* WHAT TO DO: Every line with "sale" in it must be copied from the data.

* TASK MATERIAL:
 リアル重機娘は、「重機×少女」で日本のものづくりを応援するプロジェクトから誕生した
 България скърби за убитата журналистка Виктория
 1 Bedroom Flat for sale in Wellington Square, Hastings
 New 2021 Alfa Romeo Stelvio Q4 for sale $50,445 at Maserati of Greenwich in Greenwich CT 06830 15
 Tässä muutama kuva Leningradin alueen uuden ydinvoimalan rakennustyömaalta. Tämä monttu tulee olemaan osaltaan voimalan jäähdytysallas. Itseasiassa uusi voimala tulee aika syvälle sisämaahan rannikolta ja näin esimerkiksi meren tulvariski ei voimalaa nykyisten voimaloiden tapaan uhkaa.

* FINISHED TASK:
 1 Bedroom Flat for sale in Wellington Square, Hastings
 New 2021 Alfa Romeo Stelvio Q4 for sale $50,445 at Maserati of Greenwich in Greenwich CT 06830 15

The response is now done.